Natürlich spielt Angst bei Krebserkrankungen eine große Rolle, auch wenn die behandelnde Ärztin/der behandelnde Arzt betont, dass das eine Erkrankung ist, für die es gute Therapien gibt. Man geht davon aus, dass etwa ein Drittel aller an Krebs erkrankten Patient:innen eine psychische Erkrankung, z.B. Angststörung, Anpassungsstörung oder Depression entwickelt. Sie freuen sich über nichts mehr, sind dünnhäutig und gereizt, was dann oft die Angehörigen zu spüren bekommen. Auch vertrauen die Patient:innen ihrem Körper nicht mehr. Sie haben sich gut gefühlt und werden dann aber mit der Diagnose Krebs konfrontiert, sodass sie sich ohnmächtig und ausgeliefert fühlen.

Für die meisten Krebspatient:innen ist die Erkrankung also psychisch belastend. Die Häufigkeit psychischer Begleiterkrankungen von Tumorpatient:innen wird in der Uro-Onkologie mit etwa 40% angegeben; beim Prostatakarzinom liegt der Anteil bei 24,4%. Dass sich die Patienten beim Prostatakarzinom weniger belastet fühlen, liegt möglicherweise an der guten Prognose und daran, dass Inkontinenz und Potenzstörungen gut behandelbar sind. Bei einem Blasenkarzinom mit Entfernung der Blase ist die Lebensqualität eingeschränkter; daher ist der Anteil der psychisch erkrankten Patient:innen bei dieser Entität höher.

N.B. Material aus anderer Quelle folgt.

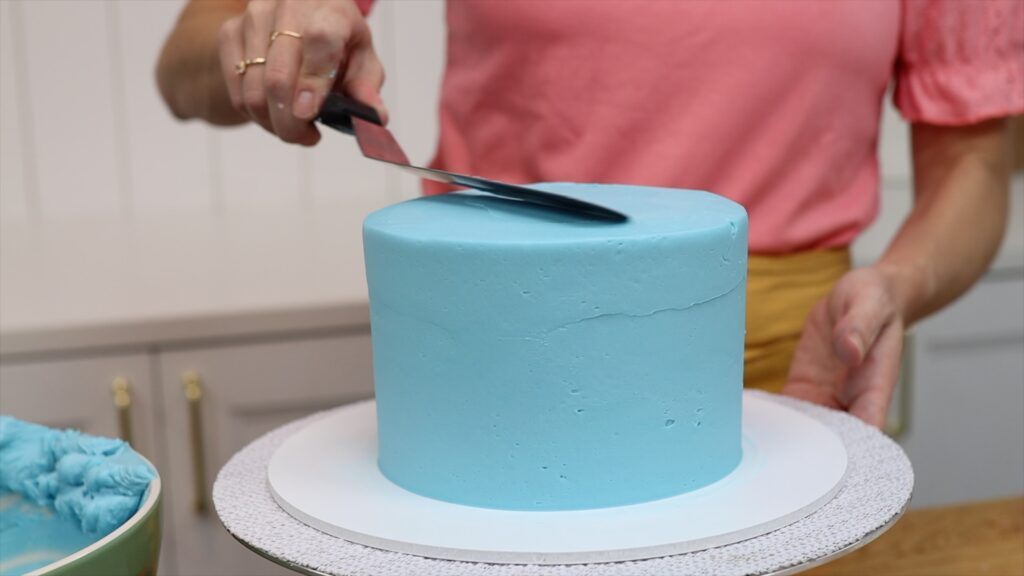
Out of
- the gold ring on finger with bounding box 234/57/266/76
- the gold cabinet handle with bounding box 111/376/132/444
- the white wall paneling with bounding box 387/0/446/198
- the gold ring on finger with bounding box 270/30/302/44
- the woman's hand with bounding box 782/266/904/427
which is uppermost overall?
the gold ring on finger with bounding box 270/30/302/44

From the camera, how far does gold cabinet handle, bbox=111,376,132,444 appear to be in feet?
3.63

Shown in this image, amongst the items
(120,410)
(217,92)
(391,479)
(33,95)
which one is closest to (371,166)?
(33,95)

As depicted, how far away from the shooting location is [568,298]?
0.49 metres

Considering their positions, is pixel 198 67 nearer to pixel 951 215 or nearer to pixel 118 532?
pixel 118 532

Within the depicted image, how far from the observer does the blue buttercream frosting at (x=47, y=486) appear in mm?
500

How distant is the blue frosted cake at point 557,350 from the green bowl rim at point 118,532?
128 mm

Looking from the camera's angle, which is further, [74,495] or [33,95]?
[33,95]

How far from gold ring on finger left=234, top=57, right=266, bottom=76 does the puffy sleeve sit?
495 millimetres

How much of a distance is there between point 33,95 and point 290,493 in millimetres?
1044

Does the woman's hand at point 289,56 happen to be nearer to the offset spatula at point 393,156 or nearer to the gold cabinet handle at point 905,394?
the offset spatula at point 393,156

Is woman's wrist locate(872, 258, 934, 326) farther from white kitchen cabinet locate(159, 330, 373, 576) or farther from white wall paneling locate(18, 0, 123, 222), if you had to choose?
white wall paneling locate(18, 0, 123, 222)

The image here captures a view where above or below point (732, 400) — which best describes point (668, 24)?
above

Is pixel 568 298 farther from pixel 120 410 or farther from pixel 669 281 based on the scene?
pixel 120 410

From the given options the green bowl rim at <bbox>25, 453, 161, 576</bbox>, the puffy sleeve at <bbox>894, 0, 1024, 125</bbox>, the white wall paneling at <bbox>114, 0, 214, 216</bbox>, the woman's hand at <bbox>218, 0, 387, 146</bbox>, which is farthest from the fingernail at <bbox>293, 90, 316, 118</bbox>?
the white wall paneling at <bbox>114, 0, 214, 216</bbox>
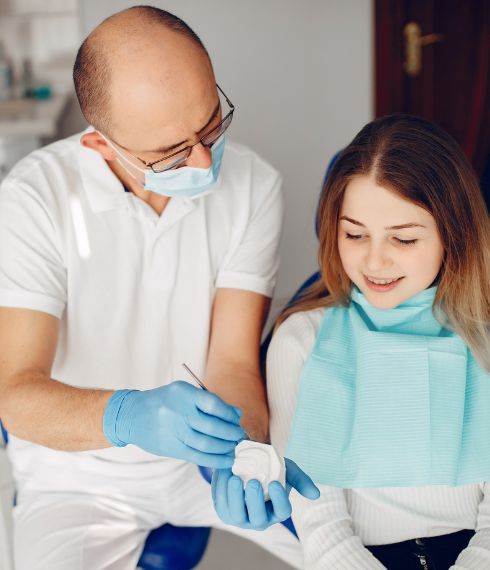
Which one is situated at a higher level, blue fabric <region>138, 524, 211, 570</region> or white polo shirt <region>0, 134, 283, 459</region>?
white polo shirt <region>0, 134, 283, 459</region>

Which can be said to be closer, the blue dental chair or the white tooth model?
the white tooth model

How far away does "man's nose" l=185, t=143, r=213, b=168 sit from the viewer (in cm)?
143

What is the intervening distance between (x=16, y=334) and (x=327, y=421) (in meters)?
0.61

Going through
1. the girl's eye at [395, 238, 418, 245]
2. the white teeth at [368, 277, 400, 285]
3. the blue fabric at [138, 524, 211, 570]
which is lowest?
the blue fabric at [138, 524, 211, 570]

Prävention kommt hier oft zu kurz. Wir Psycholog:innen können die Patient:innen aber beraten, was sie tun und wie sie mit Ängsten oder Stress umgehen können, damit es eben nicht zu einer ernsthaften psychischen Erkrankung kommt, die zusätzlich zur Krebserkrankung belastend ist.

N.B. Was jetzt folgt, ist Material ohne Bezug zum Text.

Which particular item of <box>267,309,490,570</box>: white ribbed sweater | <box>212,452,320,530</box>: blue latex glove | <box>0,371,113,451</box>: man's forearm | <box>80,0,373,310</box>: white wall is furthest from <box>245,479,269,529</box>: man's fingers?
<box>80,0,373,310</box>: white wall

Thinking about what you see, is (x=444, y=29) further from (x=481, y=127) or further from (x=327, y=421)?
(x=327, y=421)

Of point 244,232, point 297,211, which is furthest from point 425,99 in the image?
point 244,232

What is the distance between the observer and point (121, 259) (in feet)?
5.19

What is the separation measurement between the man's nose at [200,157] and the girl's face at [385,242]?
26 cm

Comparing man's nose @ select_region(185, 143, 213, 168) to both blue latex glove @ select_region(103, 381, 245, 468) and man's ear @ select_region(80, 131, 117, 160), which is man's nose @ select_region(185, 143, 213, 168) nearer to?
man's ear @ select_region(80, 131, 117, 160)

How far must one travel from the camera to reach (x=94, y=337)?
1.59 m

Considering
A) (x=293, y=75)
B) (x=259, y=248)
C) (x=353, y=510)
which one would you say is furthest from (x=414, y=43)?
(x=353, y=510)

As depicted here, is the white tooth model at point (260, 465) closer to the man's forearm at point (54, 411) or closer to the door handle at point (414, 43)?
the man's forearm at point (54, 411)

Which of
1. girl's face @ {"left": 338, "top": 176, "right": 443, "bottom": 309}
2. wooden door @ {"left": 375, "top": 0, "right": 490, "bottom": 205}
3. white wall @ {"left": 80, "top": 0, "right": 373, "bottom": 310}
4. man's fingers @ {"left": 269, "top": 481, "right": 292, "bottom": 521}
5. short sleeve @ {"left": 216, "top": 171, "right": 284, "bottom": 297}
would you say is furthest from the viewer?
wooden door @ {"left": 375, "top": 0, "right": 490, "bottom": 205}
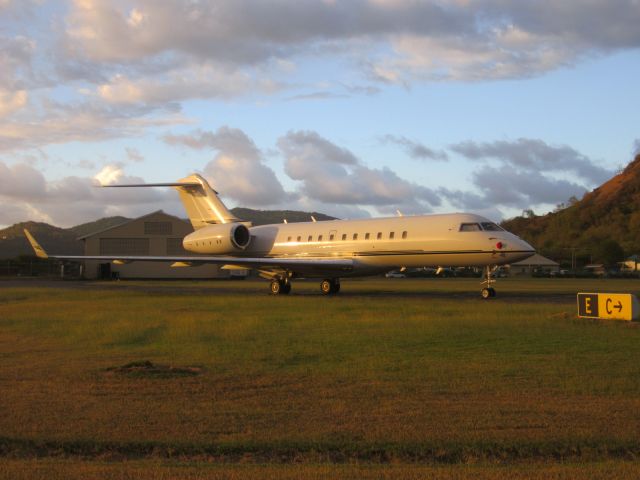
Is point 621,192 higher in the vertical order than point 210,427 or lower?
higher

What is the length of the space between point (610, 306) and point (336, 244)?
51.7ft

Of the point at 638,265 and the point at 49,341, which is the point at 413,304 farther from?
the point at 638,265

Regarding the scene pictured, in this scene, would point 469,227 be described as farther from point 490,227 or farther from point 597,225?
point 597,225

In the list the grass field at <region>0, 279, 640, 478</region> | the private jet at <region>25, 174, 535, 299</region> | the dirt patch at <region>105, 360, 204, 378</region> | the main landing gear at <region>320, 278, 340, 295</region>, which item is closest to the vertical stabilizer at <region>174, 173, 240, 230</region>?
the private jet at <region>25, 174, 535, 299</region>

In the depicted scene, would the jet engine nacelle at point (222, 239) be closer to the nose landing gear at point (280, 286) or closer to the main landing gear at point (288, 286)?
the main landing gear at point (288, 286)

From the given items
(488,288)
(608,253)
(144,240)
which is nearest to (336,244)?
(488,288)

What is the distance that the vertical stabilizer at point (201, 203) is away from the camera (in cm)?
3900

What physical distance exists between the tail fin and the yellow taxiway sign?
23392 millimetres

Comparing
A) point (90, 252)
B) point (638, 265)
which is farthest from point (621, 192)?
point (90, 252)

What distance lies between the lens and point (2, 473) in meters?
6.08

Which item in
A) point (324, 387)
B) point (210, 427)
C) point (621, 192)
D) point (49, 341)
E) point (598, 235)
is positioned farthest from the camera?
point (621, 192)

Möglicherweise gibt es hier auch Unterschiede zwischen Frauen und Männern. Es sollen keine Klischees bedient werden, aber das Rollenmodell kann durchaus einen Einfluss haben. Männer reden ungern über Probleme und sehen sich als Leistungsträger, während Frauen eher gelernt haben, sich über belastende Situationen auszutauschen und sich gegenseitig zu entlasten. Daher versuchen Frauen manchmal auch, ihren Partner davon zu überzeugen, mit einer Psychologin/einem Psychologen oder einer Psycho-Onkologin/einem Psycho-Onkologen zu sprechen. Im ambulanten Bereich sprechen männliche Patienten durchaus mit den behandelnden Urolog:innen, was zeigt, dass sie Vertrauen in deren Meinung haben. Außerdem macht es einen Unterschied, ob sie von sich aus nach einer psycho­onkologischen Beratung fragen oder ob ihnen diese im Arztgespräch oder in einem Fragebogen angeboten wird.

In der Uro-Onkolgie können auch körperliche Einschränkungen die Folge sein. So haben Männer nach einer Prostatakarzinom-Operation vielfach mit Inkontinenz zu kämpfen. Dies ist oftmals vorrangig das erste Thema, das für die Patienten sehr unangenehm und mit vielen Unsicherheiten assoziiert ist – hinzukommt, dass das Thema mit Scham besetzt ist.

Die Potenz spielt dagegen zunächst eine sekundäre Rolle. Mit zunehmender Kontinenzfähigkeit rückt sie jedoch wieder in den Fokus, sodass die Patienten das Gespräch mit der Urologin/dem Urologen suchen, um das Thema Sexualität anzusprechen. Denn die Identifikation – und auch der Selbstwert – eines Mannes hat letztendlich doch viel mit seiner Potenz und seiner Sexualität zu tun, auch wenn die Partnerin das vielleicht gar nicht als belas­tend ansieht, sondern froh ist, dass ihr Mann/Partner die Erkrankung überstanden hat und keine weitere Therapie benötigt.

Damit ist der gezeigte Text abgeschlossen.